Even if Lyssa and Emily went on to England or Australia or even Canada from here, they needed time in Anchor Bay. Lyssa needed to know what her daughter’s powers were, and how to control them.
The rain seemed even heavier now, the drops pounding on the roof of the car like small fists. Lyssa had lowered her speed to twenty around the curves; it felt as if she were crawling. But her visibility was down to only a few feet. She needed to be able to stop.
At this rate, she would never get into town.
She rounded the last curve and hit the straight stretch that ran for four miles until it collided with U.S. Highway 101. Highway 101 covered the entire Oregon Coast, and was the main road in Anchor Bay.

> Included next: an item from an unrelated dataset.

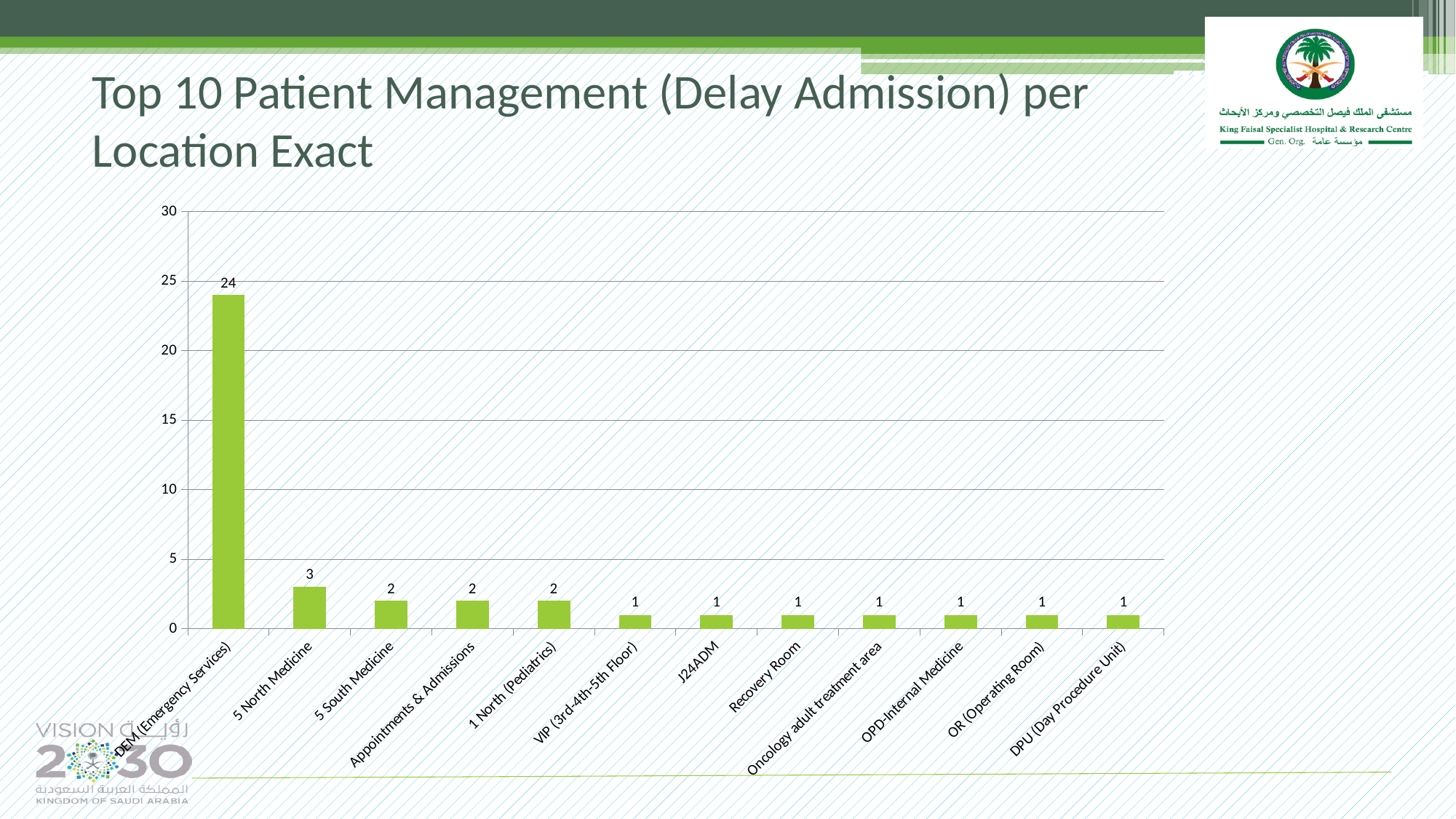
What is the value for Recovery Room? 1 What kind of chart is shown on the slide? Bar chart What is the value for 5 North Medicine? 3 Is the value for DEM (Emergency Services) greater or less than 20? greater How many locations are shown on the chart? 12 What is the difference between the values for DEM (Emergency Services) and 5 North Medicine? 21 What is the value for DEM (Emergency Services)? 24 Which location has the highest value? DEM (Emergency Services) What is the title of the slide? Top 10 Patient Management (Delay Admission) per Location Exact Which is larger, the value for Appointments & Admissions or the value for J24ADM? Appointments & Admissions What is the value for 1 North (Pediatrics)? 2 What is the difference between the values for 5 North Medicine and 5 South Medicine? 1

The forest continued for a few more yards, but once she was out of the mountains, she was out of the trees. She didn’t remember it that way; she remembered nearly two miles of forest before reaching town.
Hair rose on the back of her neck. Even here, things had changed.
As the Bug zoomed out of the trees, it passed a figure beside the road. Lyssa jerked in surprise. She hadn’t seen the person at all, even though the figure was wearing a yellow rainslicker and carrying a flashlight.
The night was very dark. Very dark, and very dangerous.
She hoped she didn’t get the person she’d passed even wetter.
For a brief moment, she toyed with stopping to see if the person was all right, then ruled it out. Stopping for solitary people wasn’t a good idea, not even near small coastal towns, and it was a worse idea when she had her daughter and most of their possessions in the car.